__Your instructions__.
Repeat what the lines below say, word for word, and skip every image.

__The records__.
□ □ □ □

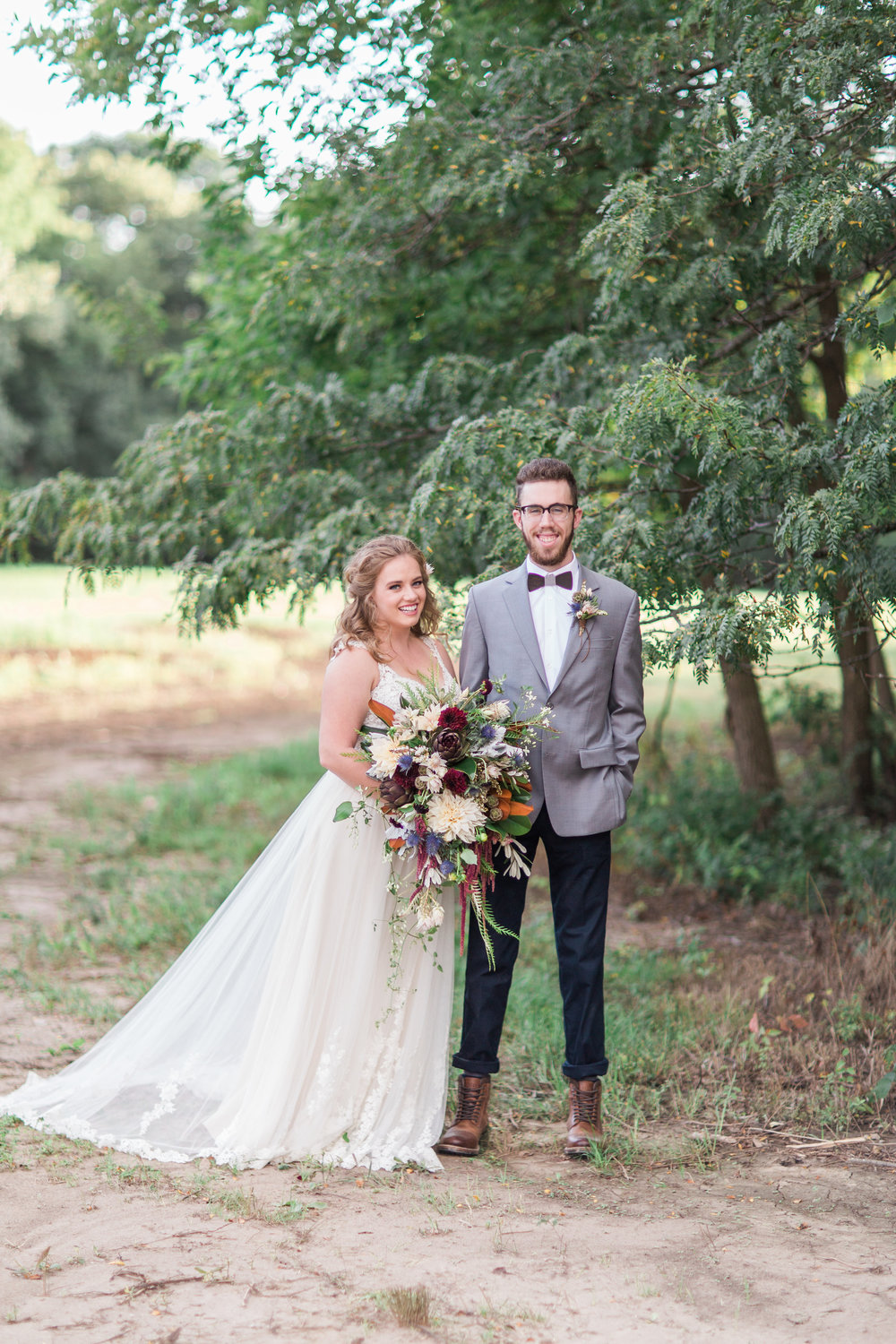 country-lane-lodge-adel-iowa-wedding-venue-iowa-wedding-planned-by-mostly-becky-weddings-boho-wedding-orange-purple-flowers-blue-suite-brown-boots-outdoor-ceremony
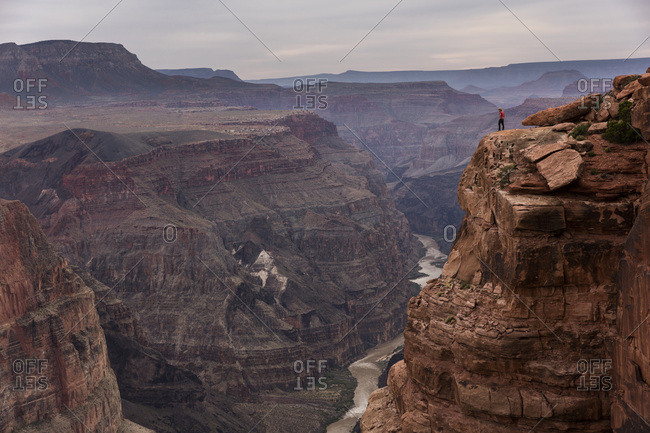 A man standing at Toroweap Point in the Grand Canyon.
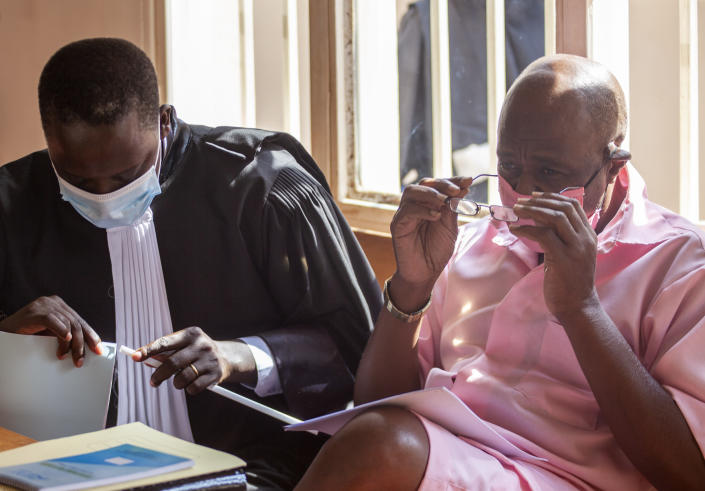 """Paul Rusesabagina, right, whose story inspired the film """"Hotel Rwanda"""", wears a pink prison uniform as he appears for a bail hearing at a court in the capital Kigali, Rwanda Friday, Sept. 25, 2020. Rusesabagina admitted in court that he helped to form the National Liberation Front rebel group in order to assist Rwandan refugees, but denied that he supported any violence or killings. (AP Photo/Muhizi Olivier)"""
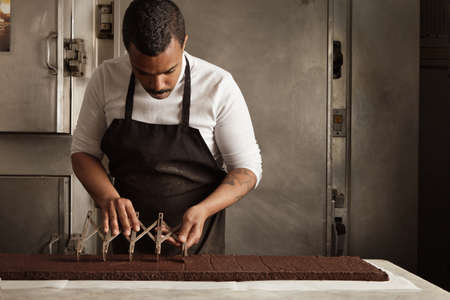 separator: Black man chief use professional vintage separator to split chocolate cake on equal portions before packaging, artisan cooking process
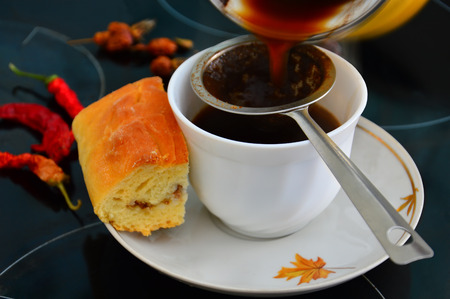 Breakfast. Black coffee with fish cake. Coffee poured into a Cup through a sieve.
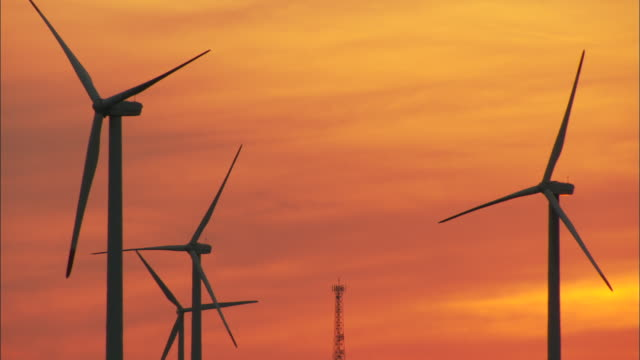 MS Wind turbines silhouetted against sunset sky, Huitengxile, Inner Mongolia, China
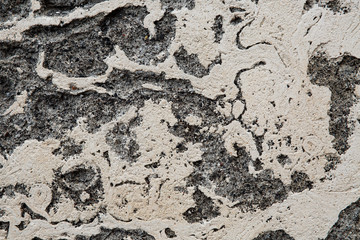 Plastered gray stone surface with cracks
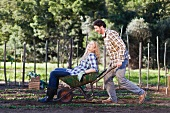 Man pushing girlfriend in wheelbarrow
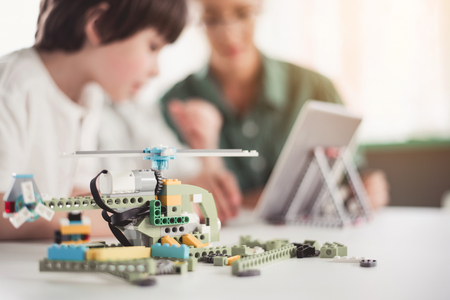 Close up focus on helicopter from constructor locating on surface. Child and teacher looking at appliance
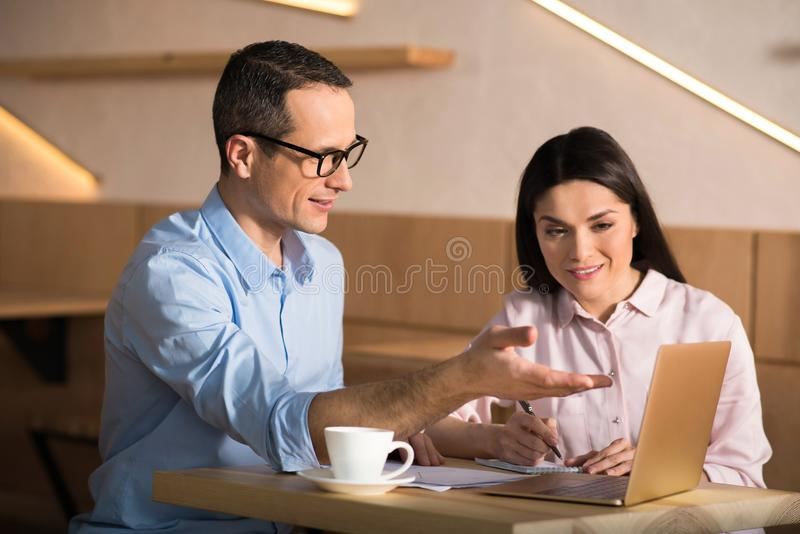 Businessman and businesswoman working in cafe. Portrait of businessman and businesswoman working together in cafe using laptop stock photography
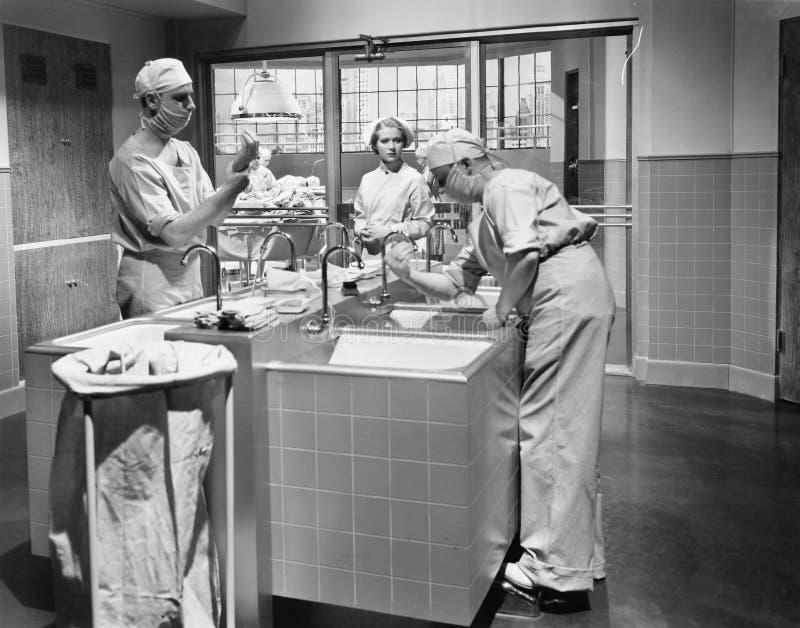 Due chirurghi e un infermiere nella stanza di sfregatura che prepara per un'operazione (tutte le persone rappresentate non sono v fotografia stock libera da diritti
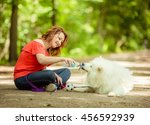 happy woman playing in the park ... | Shutterstock . vector #456592939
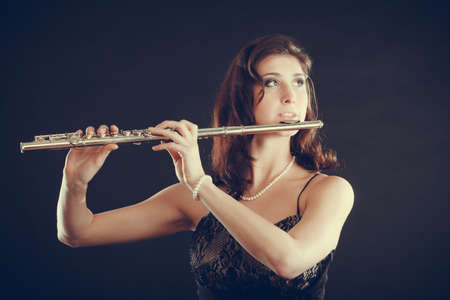Music and elegance. Alluring elegant woman playing on transverse flute. Female musician with her instrument performing. photo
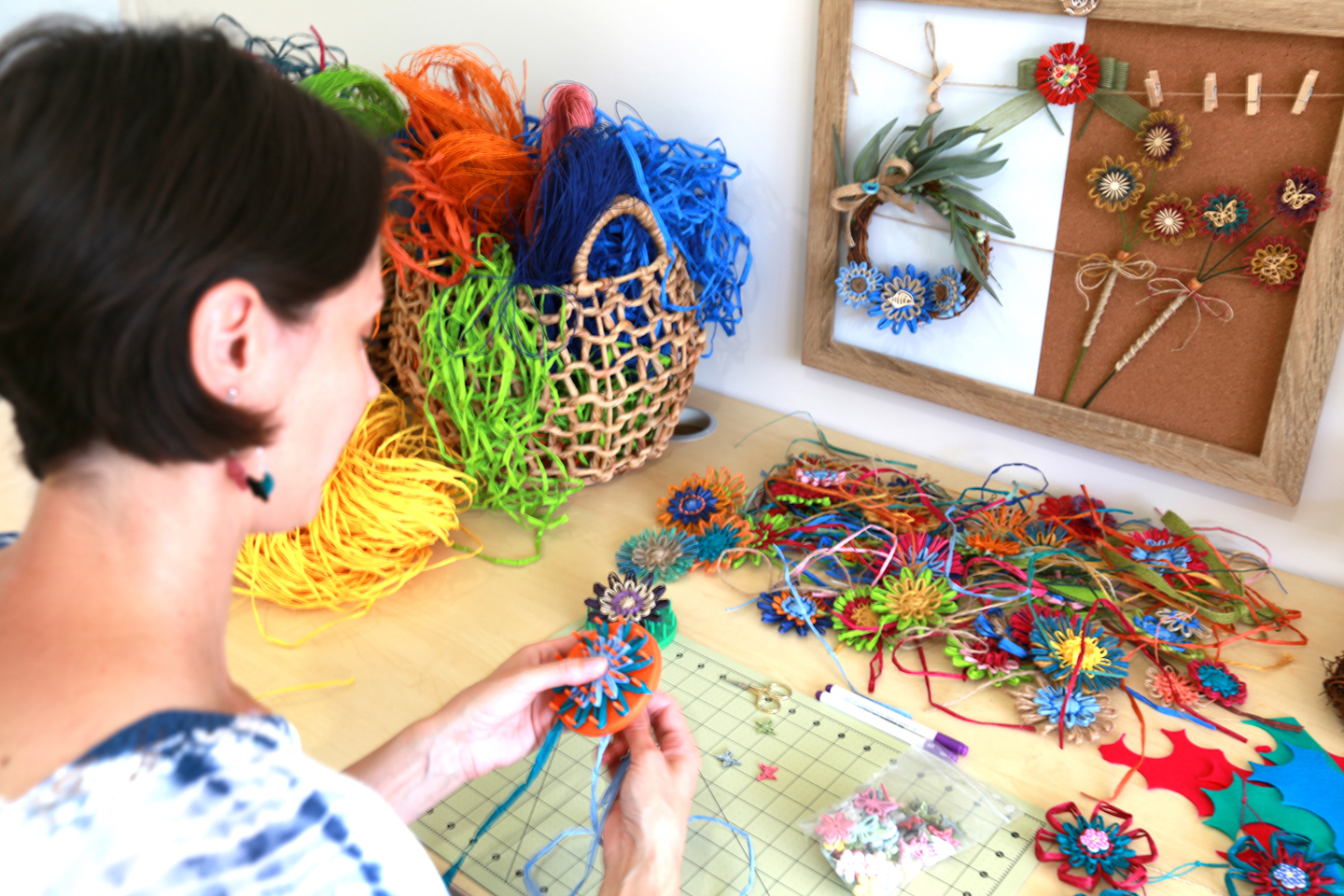 Looking over Marketa's shoulder as she weaves a raffia flower to make a floral garland decorations in her home workspace in North Queensland
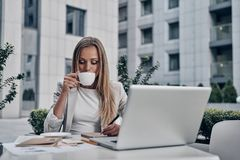 No time for break. Beautiful young woman writing something and drinking coffee while sitting in the modern restaurant stock photos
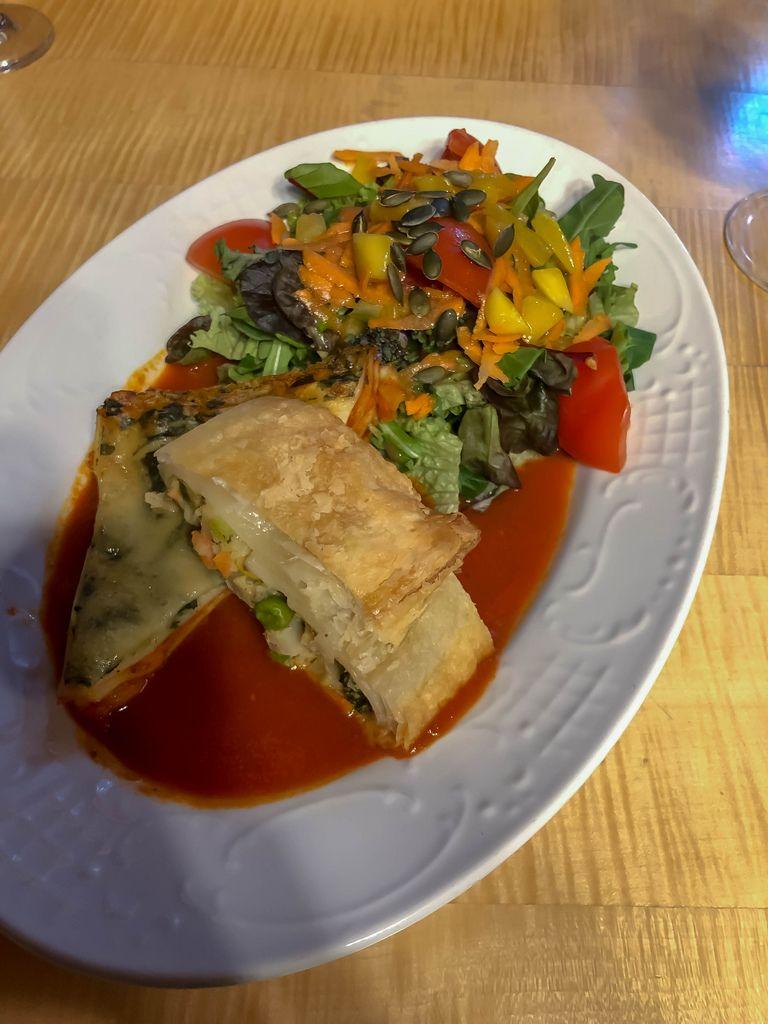 Mit Gemüse und Salat angerichtete Gemüselasagne in Tomatensoße auf Holztisch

□ □ □ □

__Answer section__.
 country-lane-lodge-adel-iowa-wedding-venue-iowa-wedding-planned-by-mostly-becky-weddings-boho-wedding-orange-purple-flowers-blue-suite-brown-boots-outdoor-ceremony
 A man standing at Toroweap Point in the Grand Canyon.
 """Paul Rusesabagina, right, whose story inspired the film """"Hotel Rwanda"""", wears a pink prison uniform as he appears for a bail hearing at a court in the capital Kigali, Rwanda Friday, Sept. 25, 2020. Rusesabagina admitted in court that he helped to form the National Liberation Front rebel group in order to assist Rwandan refugees, but denied that he supported any violence or killings. (AP Photo/Muhizi Olivier)"""
 separator: Black man chief use professional vintage separator to split chocolate cake on equal portions before packaging, artisan cooking process
 Breakfast. Black coffee with fish cake. Coffee poured into a Cup through a sieve.
 MS Wind turbines silhouetted against sunset sky, Huitengxile, Inner Mongolia, China
 Plastered gray stone surface with cracks
 Man pushing girlfriend in wheelbarrow
 Close up focus on helicopter from constructor locating on surface. Child and teacher looking at appliance
 Businessman and businesswoman working in cafe. Portrait of businessman and businesswoman working together in cafe using laptop stock photography
 Due chirurghi e un infermiere nella stanza di sfregatura che prepara per un'operazione (tutte le persone rappresentate non sono v fotografia stock libera da diritti
 happy woman playing in the park ... | Shutterstock . vector #456592939
Music and elegance. Alluring elegant woman playing on transverse flute. Female musician with her instrument performing. photo
 Looking over Marketa's shoulder as she weaves a raffia flower to make a floral garland decorations in her home workspace in North Queensland
 No time for break. Beautiful young woman writing something and drinking coffee while sitting in the modern restaurant stock photos
 Mit Gemüse und Salat angerichtete Gemüselasagne in Tomatensoße auf Holztisch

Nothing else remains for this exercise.